For potato growers, the reintroduction of biology often translates into stronger, healthier potatoes, which can increase bruise-free percentages. When there’s been too much applied N contributing to those leaky cells, potatoes become less dense and less durable.
Importance of calcium
Both Tulley and Dunlop stress the importance of calcium (Ca) in potatoes, and if there is an over application of potassium, calcium uptake will be inhibited.
“If there’s a ton of potassium in the soil, the plant will uptake that instead of the calcium,” said Tulley. “Just like nitrogen, potassium contributes to vegetative-dominant growth.”
Calcium is important for stronger cells early in the potato growth cycle, as cell walls and membranes require high levels of calcium. If the soil environment supports the uptake of calcium, potatoes will make more cells, allowing them to be firmer, denser and less prone to bruising.
The potassium-calcium relationship is one of the most important ones Tulley and Dunlop come across, and this is true for a lot of different crops.
“We typically want a lot of calcium early on in the season, like with tuber initiation, but then after that, when we’re bulking, then it’s okay to have some potassium out there,” said Dunlop.
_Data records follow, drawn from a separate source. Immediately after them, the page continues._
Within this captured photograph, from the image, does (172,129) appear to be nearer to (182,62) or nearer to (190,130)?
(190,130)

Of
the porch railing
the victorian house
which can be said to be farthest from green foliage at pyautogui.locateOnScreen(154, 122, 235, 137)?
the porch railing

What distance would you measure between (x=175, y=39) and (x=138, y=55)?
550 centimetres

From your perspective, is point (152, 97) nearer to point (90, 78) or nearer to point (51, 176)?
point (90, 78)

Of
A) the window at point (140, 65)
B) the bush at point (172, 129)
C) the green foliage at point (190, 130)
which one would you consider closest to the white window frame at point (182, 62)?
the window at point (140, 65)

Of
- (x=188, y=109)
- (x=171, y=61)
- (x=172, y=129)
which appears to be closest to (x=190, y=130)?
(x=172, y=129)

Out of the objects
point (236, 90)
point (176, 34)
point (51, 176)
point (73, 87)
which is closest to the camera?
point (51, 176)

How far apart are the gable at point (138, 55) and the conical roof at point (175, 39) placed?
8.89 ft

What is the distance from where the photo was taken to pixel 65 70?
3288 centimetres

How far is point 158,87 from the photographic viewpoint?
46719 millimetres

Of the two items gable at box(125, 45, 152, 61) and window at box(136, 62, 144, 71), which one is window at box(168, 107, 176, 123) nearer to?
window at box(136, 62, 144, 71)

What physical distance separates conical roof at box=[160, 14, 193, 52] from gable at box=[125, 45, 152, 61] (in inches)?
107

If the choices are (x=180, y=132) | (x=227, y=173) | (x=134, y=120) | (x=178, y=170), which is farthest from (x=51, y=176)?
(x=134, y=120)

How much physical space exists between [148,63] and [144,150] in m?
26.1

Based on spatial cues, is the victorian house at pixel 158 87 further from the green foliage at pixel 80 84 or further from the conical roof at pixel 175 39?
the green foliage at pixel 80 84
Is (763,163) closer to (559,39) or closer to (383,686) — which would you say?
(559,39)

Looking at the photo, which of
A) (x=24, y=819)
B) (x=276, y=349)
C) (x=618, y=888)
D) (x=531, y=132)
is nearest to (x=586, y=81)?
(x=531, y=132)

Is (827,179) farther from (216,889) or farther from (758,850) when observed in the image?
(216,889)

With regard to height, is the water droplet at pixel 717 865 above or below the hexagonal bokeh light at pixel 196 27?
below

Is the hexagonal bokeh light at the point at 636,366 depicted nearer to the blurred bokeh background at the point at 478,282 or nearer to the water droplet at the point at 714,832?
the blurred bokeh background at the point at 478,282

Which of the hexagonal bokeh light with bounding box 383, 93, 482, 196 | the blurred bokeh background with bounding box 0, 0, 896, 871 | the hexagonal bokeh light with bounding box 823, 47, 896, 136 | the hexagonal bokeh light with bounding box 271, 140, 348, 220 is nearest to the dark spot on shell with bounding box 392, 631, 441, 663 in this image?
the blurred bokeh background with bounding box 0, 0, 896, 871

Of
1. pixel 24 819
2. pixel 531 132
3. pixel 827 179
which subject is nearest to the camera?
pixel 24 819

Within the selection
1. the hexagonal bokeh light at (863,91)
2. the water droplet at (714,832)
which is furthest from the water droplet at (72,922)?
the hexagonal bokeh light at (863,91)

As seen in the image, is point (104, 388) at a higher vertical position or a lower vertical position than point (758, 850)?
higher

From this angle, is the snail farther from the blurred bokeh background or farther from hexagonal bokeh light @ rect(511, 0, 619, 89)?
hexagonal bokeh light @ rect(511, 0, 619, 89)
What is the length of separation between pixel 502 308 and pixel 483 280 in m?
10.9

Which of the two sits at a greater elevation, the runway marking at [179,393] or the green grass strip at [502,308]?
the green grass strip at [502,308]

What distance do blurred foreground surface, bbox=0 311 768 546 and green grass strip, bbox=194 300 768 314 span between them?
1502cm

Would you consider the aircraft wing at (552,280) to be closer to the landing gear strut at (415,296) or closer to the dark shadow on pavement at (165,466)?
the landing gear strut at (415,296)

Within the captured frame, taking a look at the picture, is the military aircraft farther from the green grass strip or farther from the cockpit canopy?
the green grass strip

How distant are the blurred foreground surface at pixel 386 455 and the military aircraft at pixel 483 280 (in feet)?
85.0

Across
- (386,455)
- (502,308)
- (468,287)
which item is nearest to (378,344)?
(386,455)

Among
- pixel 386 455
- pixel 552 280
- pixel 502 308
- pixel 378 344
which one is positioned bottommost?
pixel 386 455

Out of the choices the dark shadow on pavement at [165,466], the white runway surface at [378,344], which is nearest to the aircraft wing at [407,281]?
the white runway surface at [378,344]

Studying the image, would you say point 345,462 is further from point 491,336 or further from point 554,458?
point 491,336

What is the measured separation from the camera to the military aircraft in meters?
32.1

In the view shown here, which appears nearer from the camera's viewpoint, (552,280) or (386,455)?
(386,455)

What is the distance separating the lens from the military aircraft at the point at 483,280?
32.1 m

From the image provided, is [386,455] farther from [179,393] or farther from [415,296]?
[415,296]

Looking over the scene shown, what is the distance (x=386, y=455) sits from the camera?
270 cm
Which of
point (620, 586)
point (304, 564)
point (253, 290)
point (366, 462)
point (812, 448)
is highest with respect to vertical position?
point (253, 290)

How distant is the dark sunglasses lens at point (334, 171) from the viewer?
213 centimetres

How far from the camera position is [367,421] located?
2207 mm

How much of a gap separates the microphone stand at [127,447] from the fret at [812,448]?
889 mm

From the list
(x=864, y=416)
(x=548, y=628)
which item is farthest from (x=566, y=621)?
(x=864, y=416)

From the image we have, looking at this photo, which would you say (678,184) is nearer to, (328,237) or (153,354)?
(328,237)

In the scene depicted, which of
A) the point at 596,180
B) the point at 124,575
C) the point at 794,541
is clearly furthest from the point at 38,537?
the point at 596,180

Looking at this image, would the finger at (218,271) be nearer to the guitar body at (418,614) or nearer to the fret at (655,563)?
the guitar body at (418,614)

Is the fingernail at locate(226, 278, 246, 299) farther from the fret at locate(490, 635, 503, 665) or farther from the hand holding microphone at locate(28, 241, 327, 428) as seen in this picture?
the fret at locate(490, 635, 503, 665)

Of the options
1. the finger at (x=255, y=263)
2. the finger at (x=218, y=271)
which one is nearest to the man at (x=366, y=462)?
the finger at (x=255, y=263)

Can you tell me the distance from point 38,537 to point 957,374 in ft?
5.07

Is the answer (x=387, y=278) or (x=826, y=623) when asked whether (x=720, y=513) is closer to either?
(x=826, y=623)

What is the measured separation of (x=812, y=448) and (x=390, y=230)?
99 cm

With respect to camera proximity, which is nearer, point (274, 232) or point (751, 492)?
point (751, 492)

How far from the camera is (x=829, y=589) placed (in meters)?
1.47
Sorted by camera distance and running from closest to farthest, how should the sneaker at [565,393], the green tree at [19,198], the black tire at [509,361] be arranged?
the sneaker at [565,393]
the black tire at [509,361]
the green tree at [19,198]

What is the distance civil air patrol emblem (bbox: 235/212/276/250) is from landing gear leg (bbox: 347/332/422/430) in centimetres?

A lot of this has to do with timing, and there is often plenty of nitrogen available for young plants because bacteria are still working in the soils over the winter period. Sap analysis can accurately confirm (or refute, depending on the field) a farmer’s ability to reduce upfront nitrogen.
Underneath all these systems is an overall goal to increase yield and ROI while ximproving soils and plant health. It’s a ripple effect, where growers can take money that would have been spent on nitrogen and apply it toward soil biological inoculants and micronutrients that improve overall plant health.
“We try to farm in a way that supports the biological system,” Tulley said.